From my experience - highly recommend bringing a (SAAS) platform to market w/ paying terms. Give away to a few clients that you have relationships with to track, however charge majority of your clients. Having skin in the game from their end will more than likely have them use the platform, otherwise engagement will likely fall off. Let me know if I can help clarify. Cheers, Colin

Peter Jackson CEO

November 6th, 2014

You will encounter too much friction if you decide to create a payment process from the "get go".
However, not knowing the way your service operates I can't tell you what triggers you might create to be successful at starting a bill program. I like to start revenues based on some predetermined measurement of use. Billings can created in a variety of ways; Revenue platforms that look at going over a 'threshold" by data use, time, transaction's or say some form of upgraded services are the most common.
Better to give credits as well for feedback.

Good luck

Todd Nuckols COO EnterBridge and Director Lighthouse

November 7th, 2014

Depends on your goal with the beta. If it is strict learning then perhaps free is fine. However, SMBs can be tough to monetize so proving a willingness to pay as early as possible even if it is free trial would potentially give you better chance to measure the value proposition - unless them paying subscriptions is not the long term monetization model.

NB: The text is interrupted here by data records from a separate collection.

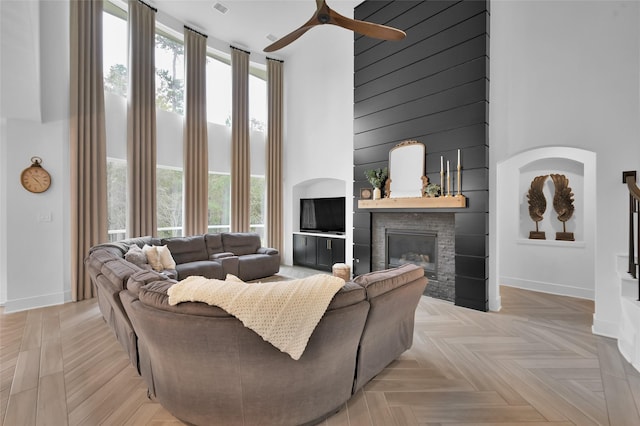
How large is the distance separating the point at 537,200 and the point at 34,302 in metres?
7.10

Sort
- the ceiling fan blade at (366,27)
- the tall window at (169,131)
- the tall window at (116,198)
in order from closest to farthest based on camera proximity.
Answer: the ceiling fan blade at (366,27)
the tall window at (116,198)
the tall window at (169,131)

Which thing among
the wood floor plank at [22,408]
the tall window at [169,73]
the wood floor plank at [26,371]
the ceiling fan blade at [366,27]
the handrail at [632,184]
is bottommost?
the wood floor plank at [22,408]

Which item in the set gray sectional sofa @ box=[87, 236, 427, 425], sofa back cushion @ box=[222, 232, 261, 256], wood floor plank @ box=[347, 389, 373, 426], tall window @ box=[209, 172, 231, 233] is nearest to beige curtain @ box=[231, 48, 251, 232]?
tall window @ box=[209, 172, 231, 233]

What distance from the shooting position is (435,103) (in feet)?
14.1

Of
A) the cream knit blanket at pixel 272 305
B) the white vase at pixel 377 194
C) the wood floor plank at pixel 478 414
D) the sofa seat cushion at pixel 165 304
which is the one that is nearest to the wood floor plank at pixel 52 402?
the sofa seat cushion at pixel 165 304

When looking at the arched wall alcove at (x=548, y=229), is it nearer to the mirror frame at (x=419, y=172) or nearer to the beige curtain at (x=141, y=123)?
the mirror frame at (x=419, y=172)

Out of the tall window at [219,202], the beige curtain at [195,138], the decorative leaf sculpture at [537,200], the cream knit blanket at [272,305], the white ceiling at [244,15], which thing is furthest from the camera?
the tall window at [219,202]

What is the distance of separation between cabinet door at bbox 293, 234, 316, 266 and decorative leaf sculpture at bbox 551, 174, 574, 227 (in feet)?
13.6

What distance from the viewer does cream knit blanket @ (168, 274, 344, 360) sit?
1.45 meters

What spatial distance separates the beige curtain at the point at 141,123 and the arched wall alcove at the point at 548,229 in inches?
205

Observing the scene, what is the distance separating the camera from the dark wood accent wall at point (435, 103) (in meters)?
3.85

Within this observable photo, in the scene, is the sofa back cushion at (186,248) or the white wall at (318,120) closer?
the sofa back cushion at (186,248)

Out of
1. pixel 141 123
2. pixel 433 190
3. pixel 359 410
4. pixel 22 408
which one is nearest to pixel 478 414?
pixel 359 410

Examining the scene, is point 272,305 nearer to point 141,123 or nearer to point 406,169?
point 406,169
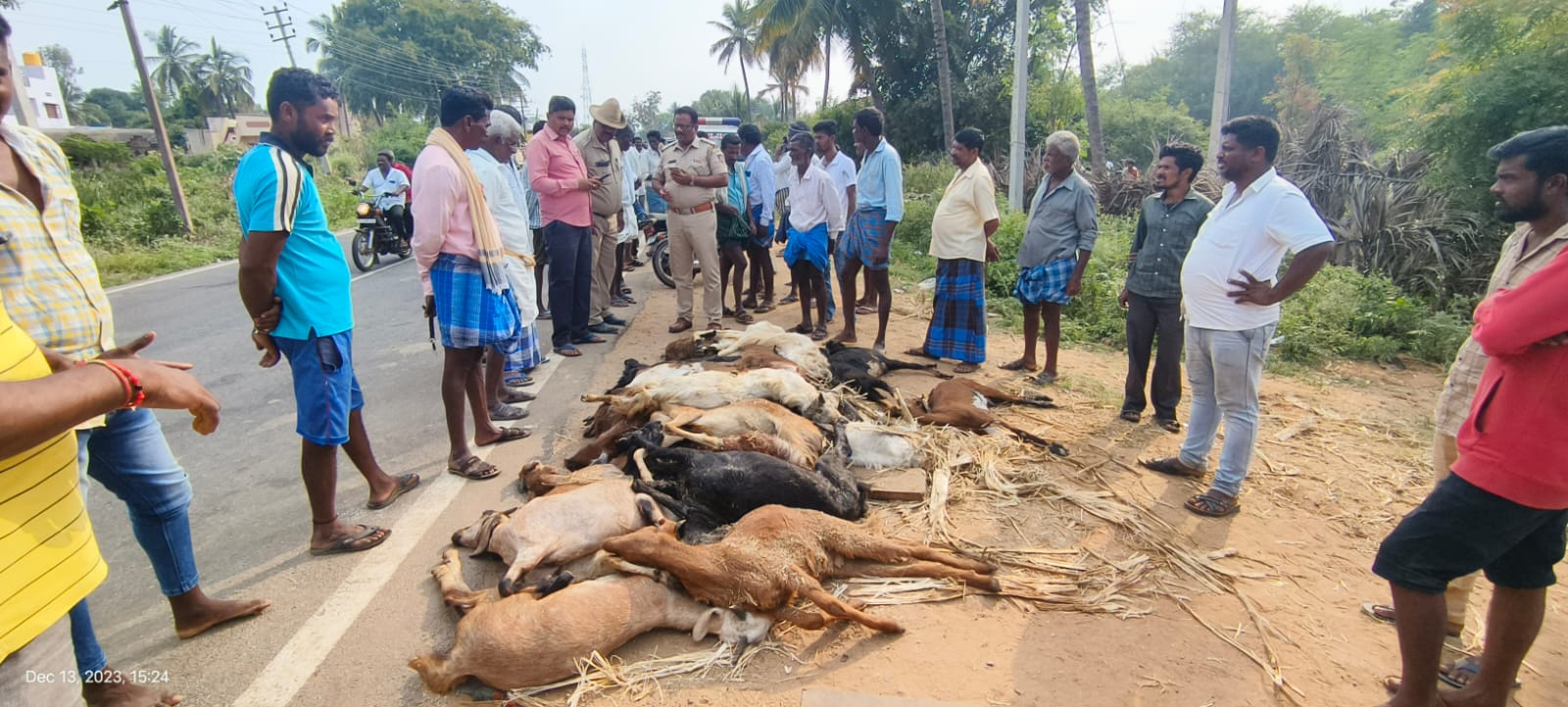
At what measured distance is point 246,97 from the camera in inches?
2057

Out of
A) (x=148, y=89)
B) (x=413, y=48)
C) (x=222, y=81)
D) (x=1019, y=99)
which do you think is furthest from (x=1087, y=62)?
(x=222, y=81)

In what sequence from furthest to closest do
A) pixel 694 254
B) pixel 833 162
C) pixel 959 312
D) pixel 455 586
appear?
pixel 833 162, pixel 694 254, pixel 959 312, pixel 455 586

Dennis Velasco Technopreneur & SMB Evangelist

November 6th, 2014

Free is my suggestion based on the stage you're at. This will give you: 1) a pool of prospects to upsell/monetize when your product is ready 2) direct feedback from the audience that you're trying to create demand from 3) help you identify new revenue opptys Just my 2 cents 

Chris Carruth VP/Director. Strategy | Business Development | Operations | Product | Solutions

November 6th, 2014

One time in a land far away a telecom company decided to test appeal of a new service...for free. The findings were very strong, so they decided to charge. Mysteriously the appeal went to zero. What kind of sorcery is this say ou?

Consumers (businesses are consumers too, just with different purchase motivators) are always impacted by price if we are talking traditional products and services. Giving away for free and seeing traction is NOT the same as actually testing the product and related offer.

IMHO always test under the same conditions as you propose to launch..otherwise those "great results" will be miles off from reality.